======== EXTRACTED RECORDS

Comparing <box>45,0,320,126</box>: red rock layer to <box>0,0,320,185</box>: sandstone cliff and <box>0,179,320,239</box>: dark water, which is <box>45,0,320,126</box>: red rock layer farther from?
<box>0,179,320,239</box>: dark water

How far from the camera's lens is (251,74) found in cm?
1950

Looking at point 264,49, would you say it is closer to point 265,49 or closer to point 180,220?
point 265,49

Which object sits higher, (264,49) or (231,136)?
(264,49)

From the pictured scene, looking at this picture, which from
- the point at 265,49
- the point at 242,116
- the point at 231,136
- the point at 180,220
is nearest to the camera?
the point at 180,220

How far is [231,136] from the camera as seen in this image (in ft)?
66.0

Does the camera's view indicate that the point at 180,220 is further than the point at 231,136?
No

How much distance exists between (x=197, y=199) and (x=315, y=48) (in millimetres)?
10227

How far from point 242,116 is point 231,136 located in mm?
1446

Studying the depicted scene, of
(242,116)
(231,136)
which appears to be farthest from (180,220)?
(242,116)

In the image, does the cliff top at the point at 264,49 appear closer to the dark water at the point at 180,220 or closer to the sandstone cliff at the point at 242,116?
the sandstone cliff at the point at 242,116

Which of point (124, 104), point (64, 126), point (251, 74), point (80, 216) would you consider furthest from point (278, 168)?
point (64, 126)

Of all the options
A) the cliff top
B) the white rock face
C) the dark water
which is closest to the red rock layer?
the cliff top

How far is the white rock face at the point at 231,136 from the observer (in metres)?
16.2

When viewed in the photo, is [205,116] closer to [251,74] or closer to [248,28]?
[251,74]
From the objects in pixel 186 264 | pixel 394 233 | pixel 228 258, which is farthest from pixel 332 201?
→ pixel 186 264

================

--- WHAT IS ASKED ---
Return the entries in full, keeping every line exactly as it is.

--- FINISHED TASK ---
Comparing <box>45,0,320,126</box>: red rock layer to <box>0,0,320,185</box>: sandstone cliff and <box>0,179,320,239</box>: dark water, which is <box>45,0,320,126</box>: red rock layer farther from?
<box>0,179,320,239</box>: dark water

How far from the camera's lens is (251,74) found in cm?
1950

Looking at point 264,49, would you say it is closer to point 265,49 or closer to point 180,220?
point 265,49

Which object sits higher, (264,49) or (231,136)?
(264,49)

From the pictured scene, looking at this picture, which from
- the point at 265,49
- the point at 242,116
- the point at 231,136
- the point at 180,220
is nearest to the camera?
the point at 180,220

How far is [231,136] from the camera as seen in this image (in ft)?
66.0

Does the camera's view indicate that the point at 180,220 is further than the point at 231,136?
No

How much distance exists between (x=197, y=199) and (x=315, y=48) (in millimetres)?
10227

How far from point 242,116 is point 231,136 located in mm?
1446

Studying the depicted scene, of
(242,116)
(231,136)
which appears to be farthest from (180,220)?
(242,116)

In the image, does the cliff top at the point at 264,49 appear closer to the dark water at the point at 180,220 or closer to the sandstone cliff at the point at 242,116?
the sandstone cliff at the point at 242,116

Which of point (124, 104), point (64, 126), point (251, 74), point (80, 216) would you consider furthest from point (278, 168)?
point (64, 126)

Of all the options
A) the cliff top
B) the white rock face
C) the dark water
which is closest to the red rock layer?
the cliff top

How far is the white rock face at the point at 231,136 from the observer (in metres)?
16.2

When viewed in the photo, is [205,116] closer to [251,74] or closer to [248,28]?
[251,74]
From the objects in pixel 186 264 | pixel 394 233 | pixel 228 258, which is farthest from pixel 332 201?
→ pixel 186 264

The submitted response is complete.